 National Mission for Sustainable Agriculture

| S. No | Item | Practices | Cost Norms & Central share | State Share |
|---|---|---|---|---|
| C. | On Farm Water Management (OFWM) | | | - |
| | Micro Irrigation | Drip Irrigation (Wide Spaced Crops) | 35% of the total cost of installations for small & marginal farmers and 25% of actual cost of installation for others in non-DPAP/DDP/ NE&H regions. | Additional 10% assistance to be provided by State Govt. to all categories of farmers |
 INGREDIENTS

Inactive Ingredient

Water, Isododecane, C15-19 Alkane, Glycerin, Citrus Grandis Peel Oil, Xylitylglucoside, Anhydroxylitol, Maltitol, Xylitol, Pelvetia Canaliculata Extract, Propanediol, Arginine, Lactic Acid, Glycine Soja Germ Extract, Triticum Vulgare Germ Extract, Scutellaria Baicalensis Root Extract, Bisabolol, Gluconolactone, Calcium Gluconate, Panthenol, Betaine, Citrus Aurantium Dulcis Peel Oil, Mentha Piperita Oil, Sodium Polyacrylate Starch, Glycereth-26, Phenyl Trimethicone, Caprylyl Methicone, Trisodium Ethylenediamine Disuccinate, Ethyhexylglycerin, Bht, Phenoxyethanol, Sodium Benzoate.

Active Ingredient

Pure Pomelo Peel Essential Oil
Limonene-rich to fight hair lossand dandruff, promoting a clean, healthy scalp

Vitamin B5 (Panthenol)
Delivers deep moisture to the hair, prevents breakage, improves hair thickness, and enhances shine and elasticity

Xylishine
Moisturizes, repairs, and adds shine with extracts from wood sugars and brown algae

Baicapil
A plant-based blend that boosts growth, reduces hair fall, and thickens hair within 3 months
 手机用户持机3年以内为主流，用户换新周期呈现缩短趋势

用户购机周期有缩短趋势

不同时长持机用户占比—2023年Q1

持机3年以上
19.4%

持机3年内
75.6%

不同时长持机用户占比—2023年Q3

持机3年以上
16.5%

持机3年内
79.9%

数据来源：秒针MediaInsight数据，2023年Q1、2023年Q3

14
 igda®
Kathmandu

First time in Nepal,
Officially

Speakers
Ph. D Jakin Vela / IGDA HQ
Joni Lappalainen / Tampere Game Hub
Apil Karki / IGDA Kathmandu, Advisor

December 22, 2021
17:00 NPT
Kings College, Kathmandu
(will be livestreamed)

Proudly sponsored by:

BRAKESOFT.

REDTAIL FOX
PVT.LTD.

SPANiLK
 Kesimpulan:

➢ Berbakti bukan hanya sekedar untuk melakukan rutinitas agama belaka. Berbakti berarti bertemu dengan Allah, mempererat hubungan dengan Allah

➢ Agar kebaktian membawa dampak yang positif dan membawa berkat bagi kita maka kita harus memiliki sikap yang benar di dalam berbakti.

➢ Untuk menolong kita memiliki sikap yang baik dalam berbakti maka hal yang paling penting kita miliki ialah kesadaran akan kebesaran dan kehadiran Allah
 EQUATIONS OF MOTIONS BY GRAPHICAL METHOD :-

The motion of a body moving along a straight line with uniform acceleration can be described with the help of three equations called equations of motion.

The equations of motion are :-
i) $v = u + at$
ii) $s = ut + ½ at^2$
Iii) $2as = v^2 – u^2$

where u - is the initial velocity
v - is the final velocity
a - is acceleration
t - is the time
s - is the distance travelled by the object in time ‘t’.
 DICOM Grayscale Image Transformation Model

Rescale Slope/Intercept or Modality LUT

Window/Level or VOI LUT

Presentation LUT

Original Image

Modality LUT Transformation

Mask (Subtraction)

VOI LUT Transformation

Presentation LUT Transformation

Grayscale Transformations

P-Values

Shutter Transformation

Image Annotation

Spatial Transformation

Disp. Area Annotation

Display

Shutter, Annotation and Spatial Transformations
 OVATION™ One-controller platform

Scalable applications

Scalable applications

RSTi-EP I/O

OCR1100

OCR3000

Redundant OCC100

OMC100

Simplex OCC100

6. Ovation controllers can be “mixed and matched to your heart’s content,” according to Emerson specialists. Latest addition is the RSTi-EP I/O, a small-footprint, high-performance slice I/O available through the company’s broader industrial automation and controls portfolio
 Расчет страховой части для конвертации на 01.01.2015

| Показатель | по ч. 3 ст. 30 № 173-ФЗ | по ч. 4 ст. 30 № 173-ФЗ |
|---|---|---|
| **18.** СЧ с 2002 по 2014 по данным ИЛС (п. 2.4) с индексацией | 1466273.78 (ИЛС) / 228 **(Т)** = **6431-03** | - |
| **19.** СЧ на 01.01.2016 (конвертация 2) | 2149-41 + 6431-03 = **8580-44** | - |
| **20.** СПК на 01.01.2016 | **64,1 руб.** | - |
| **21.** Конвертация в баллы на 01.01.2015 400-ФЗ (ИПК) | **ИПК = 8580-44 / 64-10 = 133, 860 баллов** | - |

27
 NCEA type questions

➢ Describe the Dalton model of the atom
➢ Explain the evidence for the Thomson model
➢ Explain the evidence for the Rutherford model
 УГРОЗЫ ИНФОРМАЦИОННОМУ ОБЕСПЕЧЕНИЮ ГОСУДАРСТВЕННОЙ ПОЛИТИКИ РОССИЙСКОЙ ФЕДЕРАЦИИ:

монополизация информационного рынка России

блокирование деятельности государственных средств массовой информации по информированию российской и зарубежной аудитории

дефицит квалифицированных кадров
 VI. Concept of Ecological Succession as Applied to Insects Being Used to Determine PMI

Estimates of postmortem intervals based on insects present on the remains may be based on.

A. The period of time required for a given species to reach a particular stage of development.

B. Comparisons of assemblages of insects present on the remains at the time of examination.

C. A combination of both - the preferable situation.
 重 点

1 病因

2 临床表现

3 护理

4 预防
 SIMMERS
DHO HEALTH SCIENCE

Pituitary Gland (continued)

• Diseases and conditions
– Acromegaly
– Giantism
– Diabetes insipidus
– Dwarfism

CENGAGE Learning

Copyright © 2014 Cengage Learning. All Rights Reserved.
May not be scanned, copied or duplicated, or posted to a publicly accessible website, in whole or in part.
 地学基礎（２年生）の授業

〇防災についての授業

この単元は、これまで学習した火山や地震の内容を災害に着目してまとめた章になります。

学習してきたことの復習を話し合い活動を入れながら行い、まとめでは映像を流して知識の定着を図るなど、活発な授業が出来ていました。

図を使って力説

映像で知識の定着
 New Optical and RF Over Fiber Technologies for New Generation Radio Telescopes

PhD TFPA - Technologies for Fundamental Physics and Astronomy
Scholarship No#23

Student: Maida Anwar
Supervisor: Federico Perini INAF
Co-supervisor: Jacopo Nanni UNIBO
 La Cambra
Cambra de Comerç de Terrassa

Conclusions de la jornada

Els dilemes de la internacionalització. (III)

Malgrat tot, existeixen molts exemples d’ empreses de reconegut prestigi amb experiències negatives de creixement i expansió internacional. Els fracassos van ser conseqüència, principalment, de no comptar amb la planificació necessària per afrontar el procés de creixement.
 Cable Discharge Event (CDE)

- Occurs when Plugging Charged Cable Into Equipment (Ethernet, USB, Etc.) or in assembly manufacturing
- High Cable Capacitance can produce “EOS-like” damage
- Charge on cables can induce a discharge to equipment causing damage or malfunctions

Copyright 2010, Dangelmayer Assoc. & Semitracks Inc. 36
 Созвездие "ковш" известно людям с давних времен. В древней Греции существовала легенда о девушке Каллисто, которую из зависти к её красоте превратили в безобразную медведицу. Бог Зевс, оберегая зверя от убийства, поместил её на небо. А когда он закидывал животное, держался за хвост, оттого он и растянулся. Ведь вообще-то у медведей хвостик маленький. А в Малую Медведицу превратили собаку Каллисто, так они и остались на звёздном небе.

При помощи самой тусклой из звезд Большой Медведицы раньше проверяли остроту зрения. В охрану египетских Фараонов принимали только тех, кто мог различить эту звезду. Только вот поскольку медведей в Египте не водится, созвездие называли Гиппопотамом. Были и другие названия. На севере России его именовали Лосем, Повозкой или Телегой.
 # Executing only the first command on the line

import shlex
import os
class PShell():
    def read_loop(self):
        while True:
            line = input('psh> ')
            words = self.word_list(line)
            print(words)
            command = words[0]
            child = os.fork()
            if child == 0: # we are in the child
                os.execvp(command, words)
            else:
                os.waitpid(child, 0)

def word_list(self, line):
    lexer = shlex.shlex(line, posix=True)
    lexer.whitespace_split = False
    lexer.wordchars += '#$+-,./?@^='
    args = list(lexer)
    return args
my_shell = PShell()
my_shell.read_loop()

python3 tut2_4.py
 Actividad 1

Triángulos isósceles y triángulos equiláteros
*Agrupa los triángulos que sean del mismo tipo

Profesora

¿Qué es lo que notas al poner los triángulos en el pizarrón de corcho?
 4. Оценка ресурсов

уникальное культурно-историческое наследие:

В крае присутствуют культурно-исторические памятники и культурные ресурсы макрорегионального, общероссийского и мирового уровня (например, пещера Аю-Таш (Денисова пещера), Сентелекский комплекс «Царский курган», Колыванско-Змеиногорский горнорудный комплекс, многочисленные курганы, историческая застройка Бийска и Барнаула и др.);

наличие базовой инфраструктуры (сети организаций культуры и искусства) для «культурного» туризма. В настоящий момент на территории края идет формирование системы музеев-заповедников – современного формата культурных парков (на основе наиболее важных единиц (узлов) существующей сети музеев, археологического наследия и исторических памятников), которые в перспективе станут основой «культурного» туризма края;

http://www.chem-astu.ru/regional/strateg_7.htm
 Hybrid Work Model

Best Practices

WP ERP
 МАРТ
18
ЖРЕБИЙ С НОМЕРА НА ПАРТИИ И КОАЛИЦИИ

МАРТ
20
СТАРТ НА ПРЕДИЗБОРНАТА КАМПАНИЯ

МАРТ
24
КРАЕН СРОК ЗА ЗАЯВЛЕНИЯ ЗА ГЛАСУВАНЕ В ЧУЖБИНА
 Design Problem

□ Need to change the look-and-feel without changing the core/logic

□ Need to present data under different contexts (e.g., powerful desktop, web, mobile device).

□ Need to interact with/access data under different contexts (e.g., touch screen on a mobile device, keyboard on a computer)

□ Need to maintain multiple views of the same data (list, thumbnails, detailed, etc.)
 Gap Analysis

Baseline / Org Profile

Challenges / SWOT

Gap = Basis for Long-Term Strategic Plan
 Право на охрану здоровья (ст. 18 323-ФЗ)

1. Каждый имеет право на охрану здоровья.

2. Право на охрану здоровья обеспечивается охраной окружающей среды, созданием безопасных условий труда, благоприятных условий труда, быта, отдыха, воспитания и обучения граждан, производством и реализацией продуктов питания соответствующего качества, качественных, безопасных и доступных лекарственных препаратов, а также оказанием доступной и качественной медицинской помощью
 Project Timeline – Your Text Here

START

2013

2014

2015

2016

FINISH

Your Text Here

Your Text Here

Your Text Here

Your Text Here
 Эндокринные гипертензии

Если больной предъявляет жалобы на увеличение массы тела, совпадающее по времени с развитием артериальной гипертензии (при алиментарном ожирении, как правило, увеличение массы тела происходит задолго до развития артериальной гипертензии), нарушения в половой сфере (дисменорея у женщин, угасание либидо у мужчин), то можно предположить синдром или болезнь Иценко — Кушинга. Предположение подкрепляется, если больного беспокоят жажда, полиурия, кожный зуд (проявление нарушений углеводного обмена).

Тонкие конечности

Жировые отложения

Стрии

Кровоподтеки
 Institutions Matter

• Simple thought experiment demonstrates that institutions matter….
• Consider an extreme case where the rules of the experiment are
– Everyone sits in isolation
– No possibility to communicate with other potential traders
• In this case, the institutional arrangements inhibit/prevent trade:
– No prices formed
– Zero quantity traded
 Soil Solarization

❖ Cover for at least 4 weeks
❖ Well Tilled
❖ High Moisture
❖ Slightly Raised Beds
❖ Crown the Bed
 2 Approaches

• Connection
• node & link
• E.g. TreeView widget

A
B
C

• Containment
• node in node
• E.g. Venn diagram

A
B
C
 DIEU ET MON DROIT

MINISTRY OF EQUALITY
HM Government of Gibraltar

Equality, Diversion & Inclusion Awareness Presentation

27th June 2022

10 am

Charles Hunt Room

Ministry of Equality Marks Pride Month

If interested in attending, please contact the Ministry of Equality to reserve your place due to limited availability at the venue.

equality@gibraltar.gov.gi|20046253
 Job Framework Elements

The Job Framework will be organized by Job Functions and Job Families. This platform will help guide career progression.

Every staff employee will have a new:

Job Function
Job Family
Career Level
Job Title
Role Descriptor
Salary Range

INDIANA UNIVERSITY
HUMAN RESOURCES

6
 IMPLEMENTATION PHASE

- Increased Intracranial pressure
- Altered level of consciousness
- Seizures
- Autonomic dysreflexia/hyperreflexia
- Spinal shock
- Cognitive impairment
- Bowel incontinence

▬▬▬▬▬▬▬▬▬▬

*Assignment*.
Once the line containing "Management (OFWM) | | | - |" has been retyped, stop. Begin at the first line of the material and reproduce every line up to it exactly.

*Answer*.
 National Mission for Sustainable Agriculture

| S. No | Item | Practices | Cost Norms & Central share | State Share |
|---|---|---|---|---|
| C. | On Farm Water Management (OFWM) | | | - |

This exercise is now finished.